Crowdfunding for Small Businesses
According to the research firm Massolution, there are over 600 crowdfunding platforms online that allow individuals, nonprofits, and businesses to raise billions of dollars every year. Crowdfunding can appeal to start-ups and small businesses because it’s a relatively inexpensive way to infuse money into a business venture while also promoting it online to a broad audience of potential customers.
Types of Crowdfunding
For small businesses, there are two major types of crowdfunding: rewards-based (sites like Kickstarter, Indiegogo) and equity-based (Republic, CircleUp, Crowdfunder).
Rewards-based funding operates by offering backers (also called “donors”) a tiered system of rewards based on the amount donated. Rewards can be a physical (possibly limited-edition) product or an opportunity to weigh in on a future product’s name or design. This type of crowdfunding is most often used by small businesses to launch their idea without entering into shareholder contracts or taking out a business loan, which comes with interest and must be repaid. Rewards-based funding best supports small-dollar contribution options.
Equity-based funding involves investors receiving shares in the company based on the amount of their contribution. These investors believe the business will be successful and expect it to generate a return on their investment. This type of funding is best suited for businesses with solid growth plans. Involving investors can result in potential hiccups if strict financial guidelines aren’t followed and can result in increased scrutiny from regulators.
The website Fundable is specifically for small businesses and allows you to choose between equity- and rewards-based funding.
How to Crowdfund
First, research each platform and decide which type of crowdfunding best fits your business needs and goals. Carefully review the website’s fee structure and terms to ensure you keep more of the money you raise.
Second, create a profile for your business. Include your business plan for investors/donors to read as well as an honest and moving description of your business. Set a funding goal and your rewards for each level of donation if you’re using a rewards-based platform.
Third, publish your business’s profile online through the crowdfunding platform and pour as much energy and time as you can spare into promoting the page! Post the link on your personal social media channels to spark interest. Remember, it’s up to you to launch and help sustain the buzz and interest in your fundraising efforts.
- This avenue for financing doesn’t come with interest or a loan disbursement schedule, instead you get all the money upfront and don’t have to pay it back or pay interest on it like you would for a traditional business loan.

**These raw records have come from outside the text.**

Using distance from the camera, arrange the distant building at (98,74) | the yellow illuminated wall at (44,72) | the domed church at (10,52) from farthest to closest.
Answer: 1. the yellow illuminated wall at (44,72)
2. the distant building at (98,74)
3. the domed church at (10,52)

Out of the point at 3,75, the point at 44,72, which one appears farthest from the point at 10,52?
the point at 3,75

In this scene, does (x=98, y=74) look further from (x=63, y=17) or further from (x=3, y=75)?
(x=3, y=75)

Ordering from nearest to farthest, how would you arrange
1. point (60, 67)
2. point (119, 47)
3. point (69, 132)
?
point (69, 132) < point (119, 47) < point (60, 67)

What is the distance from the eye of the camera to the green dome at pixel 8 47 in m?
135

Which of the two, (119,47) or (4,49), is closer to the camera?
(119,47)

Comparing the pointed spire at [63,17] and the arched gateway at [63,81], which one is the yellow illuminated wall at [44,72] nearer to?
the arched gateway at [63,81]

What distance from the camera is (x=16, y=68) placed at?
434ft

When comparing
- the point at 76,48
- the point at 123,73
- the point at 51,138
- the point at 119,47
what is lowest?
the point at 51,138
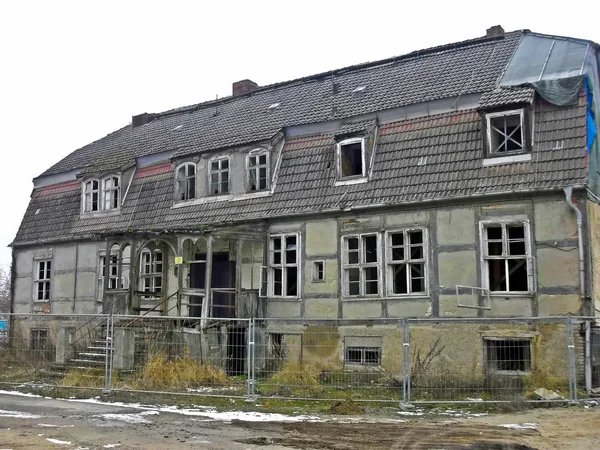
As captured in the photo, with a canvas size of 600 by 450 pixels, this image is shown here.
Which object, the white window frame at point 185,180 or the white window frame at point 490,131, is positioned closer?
the white window frame at point 490,131

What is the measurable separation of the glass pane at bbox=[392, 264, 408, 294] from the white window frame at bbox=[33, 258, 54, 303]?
14.1 metres

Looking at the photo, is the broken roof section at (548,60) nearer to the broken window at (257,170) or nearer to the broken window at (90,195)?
the broken window at (257,170)

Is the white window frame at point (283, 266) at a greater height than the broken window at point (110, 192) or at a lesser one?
lesser

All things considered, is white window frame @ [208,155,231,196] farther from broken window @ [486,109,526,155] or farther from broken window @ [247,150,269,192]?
broken window @ [486,109,526,155]

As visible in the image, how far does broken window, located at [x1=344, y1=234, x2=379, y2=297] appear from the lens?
1712cm

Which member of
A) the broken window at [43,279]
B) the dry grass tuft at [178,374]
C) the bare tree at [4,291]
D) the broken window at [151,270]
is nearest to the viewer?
the dry grass tuft at [178,374]

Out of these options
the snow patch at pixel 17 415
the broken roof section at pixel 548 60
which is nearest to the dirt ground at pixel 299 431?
the snow patch at pixel 17 415

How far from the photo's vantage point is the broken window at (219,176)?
68.0ft

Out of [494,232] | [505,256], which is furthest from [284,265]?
[505,256]

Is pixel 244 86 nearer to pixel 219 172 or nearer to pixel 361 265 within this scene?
pixel 219 172

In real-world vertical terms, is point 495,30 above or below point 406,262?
above

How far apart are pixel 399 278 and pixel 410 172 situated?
2.69m

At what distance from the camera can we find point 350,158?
725 inches

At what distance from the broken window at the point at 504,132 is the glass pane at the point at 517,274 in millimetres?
2587
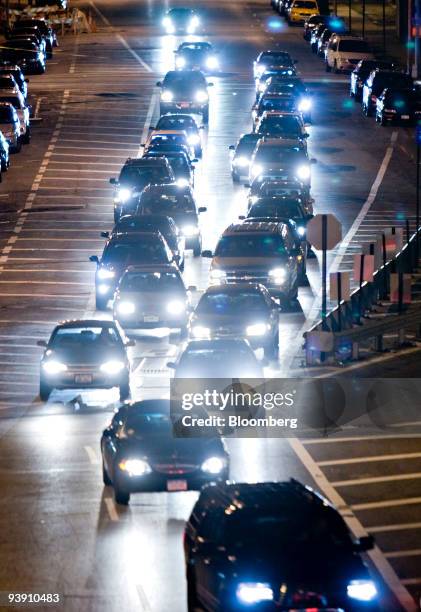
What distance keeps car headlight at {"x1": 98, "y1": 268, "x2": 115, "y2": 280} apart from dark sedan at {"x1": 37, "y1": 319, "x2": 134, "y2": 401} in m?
8.48

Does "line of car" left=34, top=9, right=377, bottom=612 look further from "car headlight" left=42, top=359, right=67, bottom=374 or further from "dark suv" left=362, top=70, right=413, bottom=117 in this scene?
"dark suv" left=362, top=70, right=413, bottom=117

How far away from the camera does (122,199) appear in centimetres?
5250

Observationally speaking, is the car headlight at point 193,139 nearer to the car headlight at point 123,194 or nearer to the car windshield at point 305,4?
the car headlight at point 123,194

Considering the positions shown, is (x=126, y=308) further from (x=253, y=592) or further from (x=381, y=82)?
(x=381, y=82)

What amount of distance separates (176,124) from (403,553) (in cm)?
4464

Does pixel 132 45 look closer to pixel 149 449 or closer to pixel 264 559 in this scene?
pixel 149 449

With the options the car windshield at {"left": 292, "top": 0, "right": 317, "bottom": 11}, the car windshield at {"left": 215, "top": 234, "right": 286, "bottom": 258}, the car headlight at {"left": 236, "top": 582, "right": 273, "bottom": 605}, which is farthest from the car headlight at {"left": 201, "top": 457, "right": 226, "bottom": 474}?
the car windshield at {"left": 292, "top": 0, "right": 317, "bottom": 11}

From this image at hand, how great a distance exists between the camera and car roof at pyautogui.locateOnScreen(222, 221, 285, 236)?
1655 inches

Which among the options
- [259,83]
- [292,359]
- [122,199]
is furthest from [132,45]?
[292,359]

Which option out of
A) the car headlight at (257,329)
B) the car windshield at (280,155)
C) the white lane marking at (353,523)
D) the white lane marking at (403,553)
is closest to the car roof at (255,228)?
the car headlight at (257,329)

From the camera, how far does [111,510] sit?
76.0 ft

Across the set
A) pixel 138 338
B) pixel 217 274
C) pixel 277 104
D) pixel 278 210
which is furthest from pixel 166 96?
pixel 138 338

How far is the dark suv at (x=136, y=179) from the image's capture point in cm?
5244

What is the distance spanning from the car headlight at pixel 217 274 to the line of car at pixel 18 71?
19962 millimetres
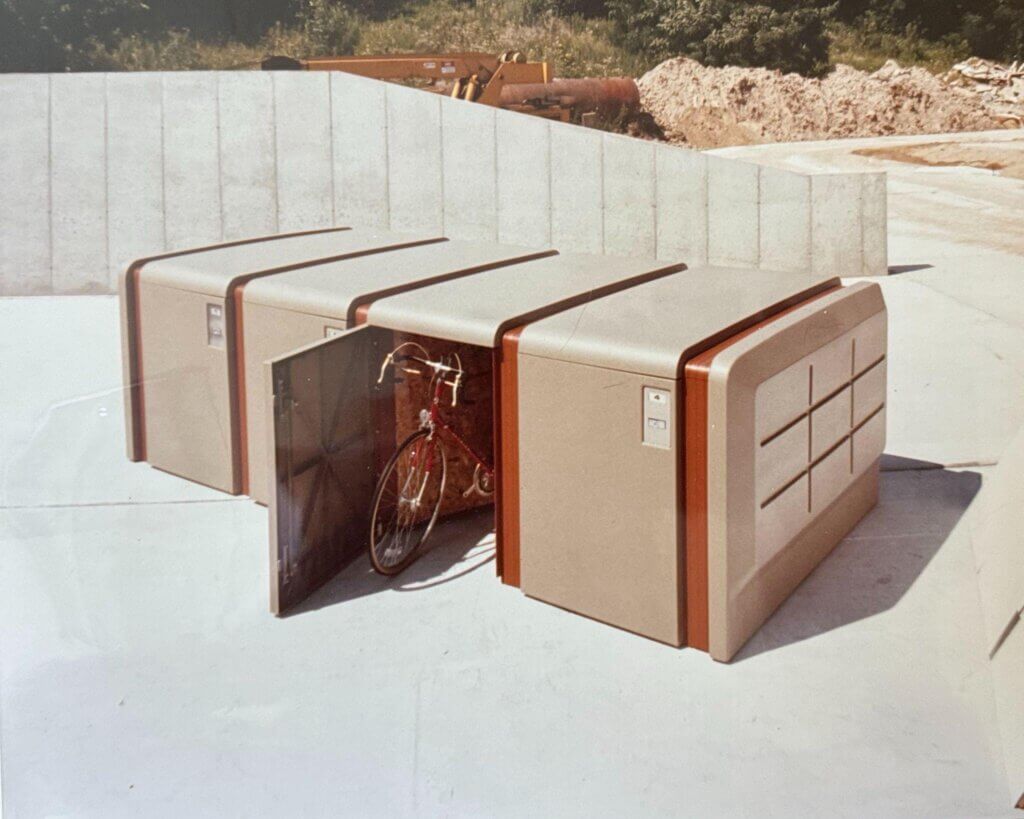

However, you may have to create and deliver rewards, which will cost money and time to produce.
- In one move, you can achieve financing and generate buzz about your product or service. And online, viral-like buzz is some of the best marketing you can get!
- Those who invest or only visit your crowdfunding page can become a built-in customer base when it comes time to fully launch the business.
- Crowdfunding can be an advantageous financial tool for women business owners. According to the report “Women Unbound: Unleashing female entrepreneurial potential” from PwC and the Crowdfunding Center, crowdfunding levels the playing field for women because it opens financing to investors outside of traditionally male-dominated venture capitalist firms and plays to many women’s strength of using personal, evocative language in their pitches to foster emotional connections.
- Ultimately, you don’t know exactly how much financing you’ll earn from your fundraising campaign. Depending on the crowdfunding platform you use, you might not get any money if you don’t hit your funding goal.
- It’s not a solution for long-term business financing like a revolving line of credit at a credit union.
- A business may have to set a smaller finance goal than with a traditional loan, depending on the reach of your crowdfunding marketing.
- Business owners won’t have the access to the advice and mentorship credit unions can offer small business members.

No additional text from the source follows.